Given exercise 1: Retype the listing below, from the line containing "Within the photograph" through the end of the listing, reproducing each line exactly.

****

You need to come prepared.  Bring any paperwork along with you.  If you have been served with papers, you need to bring those along.  If you are looking to initiate action against someone else, bring all of your notes, photos, and any other supporting information that might be helpful.  The more information you can bring, the better the lawyer can determine if you will be a good match to his/her skills.

Also, bring along a notepad and pen.  You should definitely be taking notes.  Tell the attorney if you have interviewed other lawyers or if this is the first.  If there are things you like or dislike in a lawyer, let him/her know.  Try to be as brief and succinct as possible, as you only have limited time.  This is your chance to ask about things like fee structures and retainers as well.

How Long Will my Consultation Take?


Typically, a free consultation lasts about 30 minutes and not more than an hour.  Most attorneys will cut you off at the end of an hour, which is why it's important for you to be organized and succinct.

Here at the Law Offices of Heath D Harte, we do not limit the duration of your free consultation.  We will not cut you off after an hour.  Rather,  our free consultation time is unlimited, and we give the client all the time that is appropriate to fully understand the client's circumstances and the options available to them.

Can I get Free Legal Advice During my Initial Consultation?


The point of the consultation is NOT to give free legal advice.  In fact, at this point, legal advice is usually inappropriate.  A lawyer should NOT give legal advice until he has reviewed the specifics of your individual case.  No two cases are the same.  The lawyer will discuss generalities, rather than specifics, during this initial consultation.  Again, the point is not to give you legal advice, but rather, to determine whether the attorney is equipped to handle your case, and to begin to establish a relationship.  If the attorney is not, he may refer you to another attorney who may be more suitable for your particular needs.

****

Given exercise 2: List every item that the passage on legal consultations tells the reader to bring to the consultation.

Entries on spatial positioning:

****

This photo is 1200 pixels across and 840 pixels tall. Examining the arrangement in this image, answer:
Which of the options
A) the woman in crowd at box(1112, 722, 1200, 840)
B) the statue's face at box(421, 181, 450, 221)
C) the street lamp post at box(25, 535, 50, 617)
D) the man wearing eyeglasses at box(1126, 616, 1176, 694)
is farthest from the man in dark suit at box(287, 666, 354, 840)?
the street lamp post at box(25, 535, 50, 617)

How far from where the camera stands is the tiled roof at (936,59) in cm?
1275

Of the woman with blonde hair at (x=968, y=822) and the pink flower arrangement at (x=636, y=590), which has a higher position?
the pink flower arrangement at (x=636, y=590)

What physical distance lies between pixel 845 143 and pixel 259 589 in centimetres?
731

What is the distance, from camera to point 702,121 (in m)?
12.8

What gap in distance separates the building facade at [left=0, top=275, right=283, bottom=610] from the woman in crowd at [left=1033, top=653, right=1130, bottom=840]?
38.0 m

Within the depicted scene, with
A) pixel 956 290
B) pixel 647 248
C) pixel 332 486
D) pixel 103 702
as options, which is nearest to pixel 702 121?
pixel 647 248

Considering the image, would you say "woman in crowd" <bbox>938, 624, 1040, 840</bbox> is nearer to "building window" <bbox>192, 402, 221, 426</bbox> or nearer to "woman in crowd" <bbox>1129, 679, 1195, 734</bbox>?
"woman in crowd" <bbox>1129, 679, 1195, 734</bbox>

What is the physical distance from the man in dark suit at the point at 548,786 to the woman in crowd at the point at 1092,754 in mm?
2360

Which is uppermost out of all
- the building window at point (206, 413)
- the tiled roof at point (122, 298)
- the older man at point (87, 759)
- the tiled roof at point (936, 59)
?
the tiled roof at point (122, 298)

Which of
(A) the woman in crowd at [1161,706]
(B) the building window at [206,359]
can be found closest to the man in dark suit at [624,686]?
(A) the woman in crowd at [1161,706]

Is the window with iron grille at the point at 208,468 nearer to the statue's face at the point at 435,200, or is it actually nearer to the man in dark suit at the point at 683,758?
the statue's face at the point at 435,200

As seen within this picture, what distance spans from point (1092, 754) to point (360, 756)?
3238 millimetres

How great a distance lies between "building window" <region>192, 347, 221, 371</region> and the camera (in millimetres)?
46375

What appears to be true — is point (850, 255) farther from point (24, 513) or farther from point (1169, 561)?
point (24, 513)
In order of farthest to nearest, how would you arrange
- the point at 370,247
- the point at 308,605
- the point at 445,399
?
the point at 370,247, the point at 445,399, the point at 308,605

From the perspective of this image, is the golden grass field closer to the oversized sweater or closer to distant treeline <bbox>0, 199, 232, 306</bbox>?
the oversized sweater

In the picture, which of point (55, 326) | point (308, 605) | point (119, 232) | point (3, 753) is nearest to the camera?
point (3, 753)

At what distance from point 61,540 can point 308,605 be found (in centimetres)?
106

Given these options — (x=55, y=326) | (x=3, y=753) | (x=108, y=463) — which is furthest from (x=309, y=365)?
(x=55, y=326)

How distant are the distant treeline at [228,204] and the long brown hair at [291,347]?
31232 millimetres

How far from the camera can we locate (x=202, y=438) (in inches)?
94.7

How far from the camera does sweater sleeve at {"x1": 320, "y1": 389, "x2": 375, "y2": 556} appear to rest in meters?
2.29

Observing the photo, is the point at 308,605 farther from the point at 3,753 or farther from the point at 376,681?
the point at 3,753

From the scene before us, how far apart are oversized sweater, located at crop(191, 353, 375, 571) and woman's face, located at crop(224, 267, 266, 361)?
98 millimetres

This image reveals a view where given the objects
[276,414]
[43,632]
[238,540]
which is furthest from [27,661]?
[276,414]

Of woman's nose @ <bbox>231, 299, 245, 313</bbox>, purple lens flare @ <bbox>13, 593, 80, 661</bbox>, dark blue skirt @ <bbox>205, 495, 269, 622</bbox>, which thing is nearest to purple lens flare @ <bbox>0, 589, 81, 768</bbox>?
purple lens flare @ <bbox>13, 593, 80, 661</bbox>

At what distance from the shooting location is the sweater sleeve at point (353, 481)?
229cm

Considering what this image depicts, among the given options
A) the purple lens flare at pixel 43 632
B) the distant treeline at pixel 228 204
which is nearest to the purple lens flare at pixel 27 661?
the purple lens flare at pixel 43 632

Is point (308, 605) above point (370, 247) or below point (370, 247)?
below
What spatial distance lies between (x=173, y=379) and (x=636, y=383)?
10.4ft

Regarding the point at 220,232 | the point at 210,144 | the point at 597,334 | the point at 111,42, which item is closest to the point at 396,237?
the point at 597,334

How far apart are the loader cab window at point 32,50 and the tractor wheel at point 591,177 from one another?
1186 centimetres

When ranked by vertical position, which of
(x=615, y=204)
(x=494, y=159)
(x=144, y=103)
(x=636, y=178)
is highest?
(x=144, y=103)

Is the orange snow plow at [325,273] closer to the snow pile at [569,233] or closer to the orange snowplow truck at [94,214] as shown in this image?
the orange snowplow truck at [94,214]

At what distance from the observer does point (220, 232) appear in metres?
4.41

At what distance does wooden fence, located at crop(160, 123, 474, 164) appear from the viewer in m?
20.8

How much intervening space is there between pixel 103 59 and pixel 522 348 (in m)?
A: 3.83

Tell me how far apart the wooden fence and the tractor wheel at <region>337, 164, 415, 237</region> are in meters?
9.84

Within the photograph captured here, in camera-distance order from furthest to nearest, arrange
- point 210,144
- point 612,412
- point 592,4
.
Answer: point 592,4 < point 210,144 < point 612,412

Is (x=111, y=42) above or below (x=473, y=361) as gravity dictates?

****

Correct output 1:
Within the photograph captured here, in camera-distance order from furthest to nearest, arrange
- point 210,144
- point 612,412
- point 592,4
.
Answer: point 592,4 < point 210,144 < point 612,412

Is (x=111, y=42) above or below (x=473, y=361) as gravity dictates?

Correct output 2:
- Any paperwork
- Papers you have been served with
- Notes
- Photos
- Any other supporting information
- A notepad
- A pen